§ **INFORMATION SHOWN**

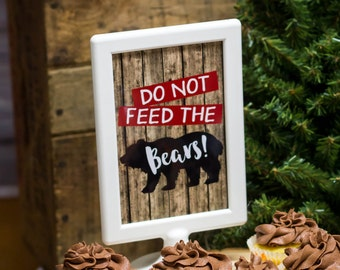 Do Not Feed The Bears Sign, Lumberjack Decor, Camping Party Sign, INSTANT DOWNLOAD, Favor Table Sign, Camping Party Decor, #73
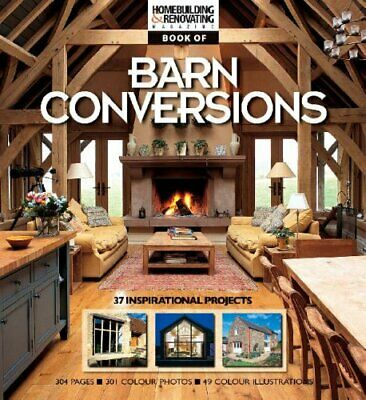 The Homebuilding &  Renovating Book of Barn... by Homebuilding & Renov Paperback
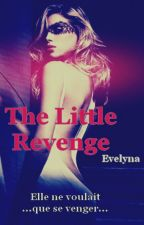 The-Little-Revenge ( Tome 1 ) - [ réécriture ] by The-little-Revenge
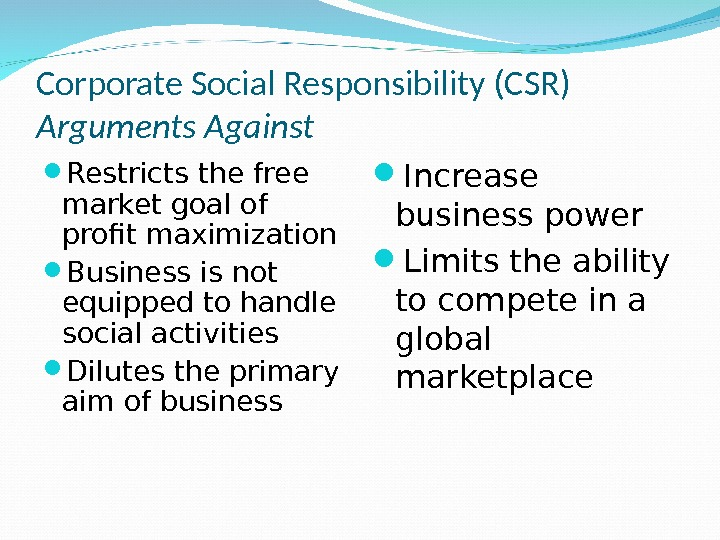 Corporate Social Responsibility (CSR) Arguments Against Restricts the free market goal of profit maximization Business is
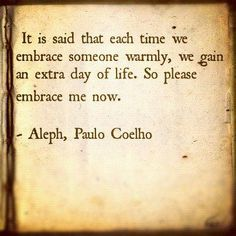 It is said that each time we embrace someone warmly, we gain an extra day of life. So please embrace me now. - Aleph, Paulo Coelho
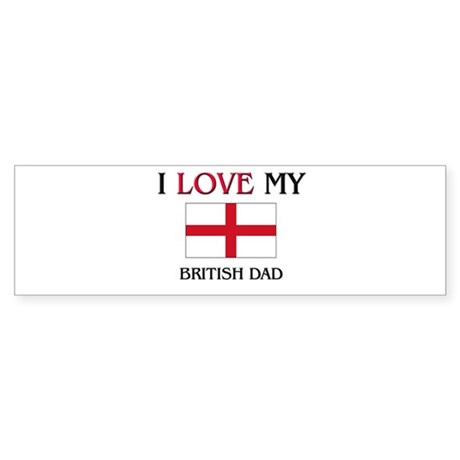 I Love My British Dad Bumper Sticker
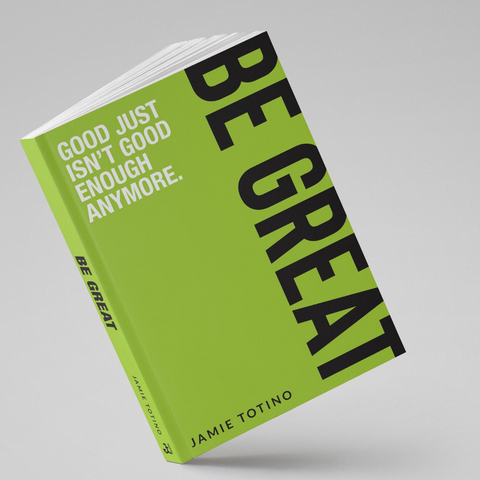 Be Great The Book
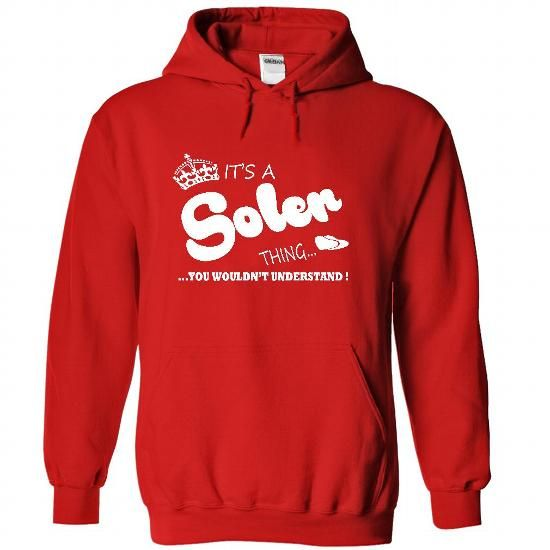 Its a Soler Thing, You Wouldnt Understand !! Name, Hood - #oversized tee #t'shirt quilts. GET IT => https://www.sunfrog.com/Names/Its-a-Soler-Thing-You-Wouldnt-Understand-Name-Hoodie-t-shirt-hoodies-1684-Red-32530110-Hoodie.html?68278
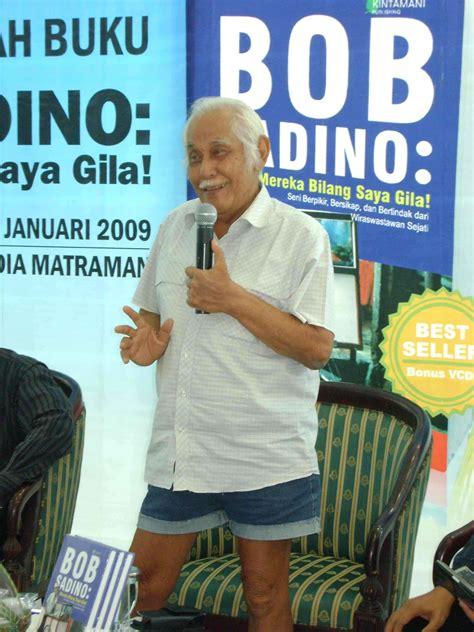 Belajar Goblok Dari Bob Sadino it s my world belajar goblok dari bob sadino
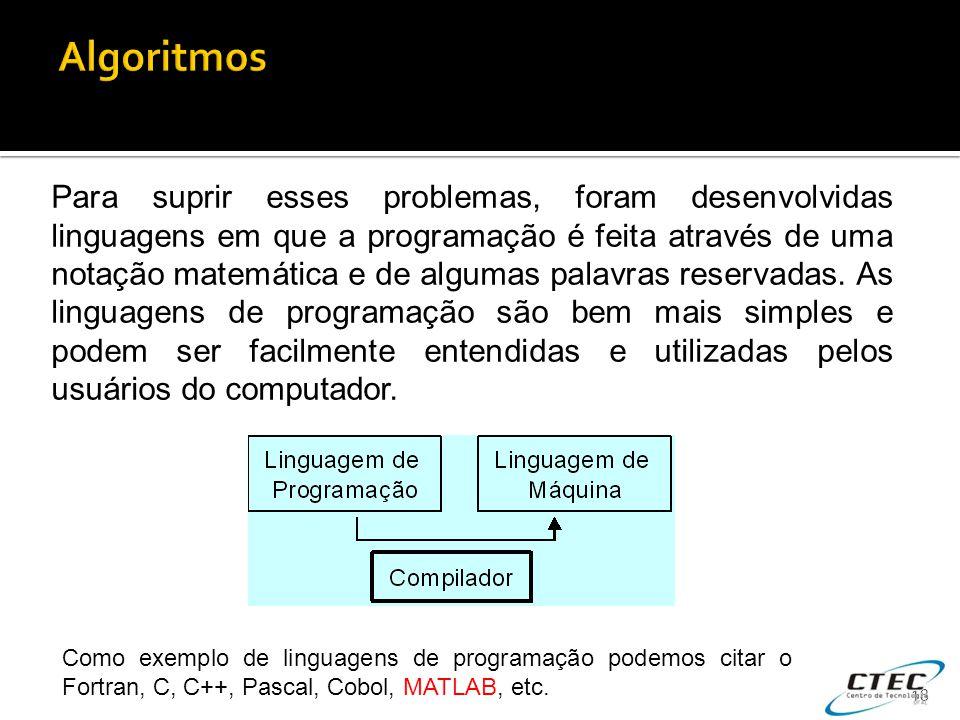 18 Para suprir esses problemas, foram desenvolvidas linguagens em que a programação é feita através de uma notação matemática e de algumas palavras re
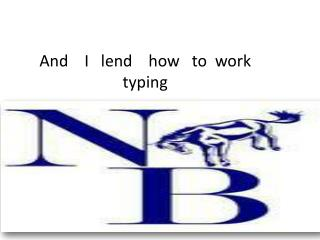 And    I   lend    how   to  work   typing
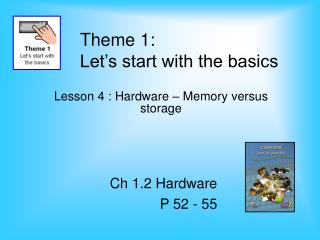 Theme 1:  Let's start with the basics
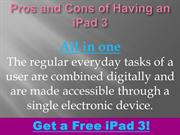 Pros and cons of having Ipad 3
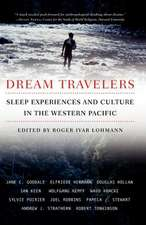 Dream Travelers: Sleep Experiences and Culture in the Western Pacific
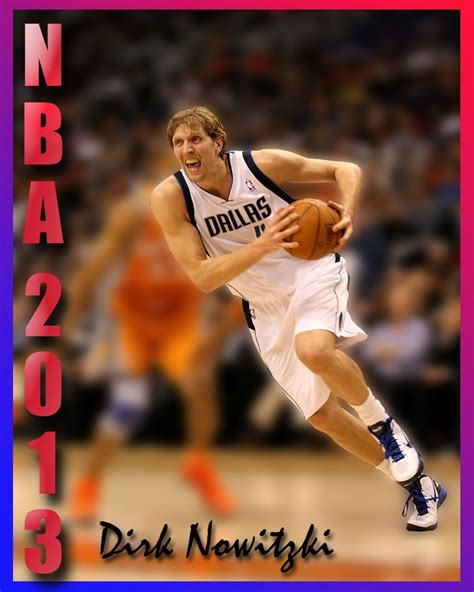 dirk nowitzki has sacrificed 194 17 best images about dirk on what it takes
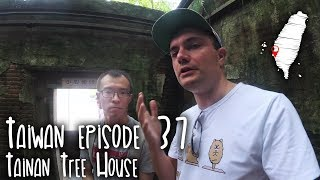 Taiwan episode 37 - Tainan Tree House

§ **TASK DESCRIPTION**
Give the data again word for word, without images.

§ **WRITTEN SOLUTION**
 Do Not Feed The Bears Sign, Lumberjack Decor, Camping Party Sign, INSTANT DOWNLOAD, Favor Table Sign, Camping Party Decor, #73
 The Homebuilding &  Renovating Book of Barn... by Homebuilding & Renov Paperback
 The-Little-Revenge ( Tome 1 ) - [ réécriture ] by The-little-Revenge
 Corporate Social Responsibility (CSR) Arguments Against Restricts the free market goal of profit maximization Business is
 It is said that each time we embrace someone warmly, we gain an extra day of life. So please embrace me now. - Aleph, Paulo Coelho
 I Love My British Dad Bumper Sticker
 Be Great The Book
 Its a Soler Thing, You Wouldnt Understand !! Name, Hood - #oversized tee #t'shirt quilts. GET IT => https://www.sunfrog.com/Names/Its-a-Soler-Thing-You-Wouldnt-Understand-Name-Hoodie-t-shirt-hoodies-1684-Red-32530110-Hoodie.html?68278
 Belajar Goblok Dari Bob Sadino it s my world belajar goblok dari bob sadino
 18 Para suprir esses problemas, foram desenvolvidas linguagens em que a programação é feita através de uma notação matemática e de algumas palavras re
 And    I   lend    how   to  work   typing
 Theme 1:  Let's start with the basics
 Pros and cons of having Ipad 3
 Dream Travelers: Sleep Experiences and Culture in the Western Pacific
 dirk nowitzki has sacrificed 194 17 best images about dirk on what it takes
 Taiwan episode 37 - Tainan Tree House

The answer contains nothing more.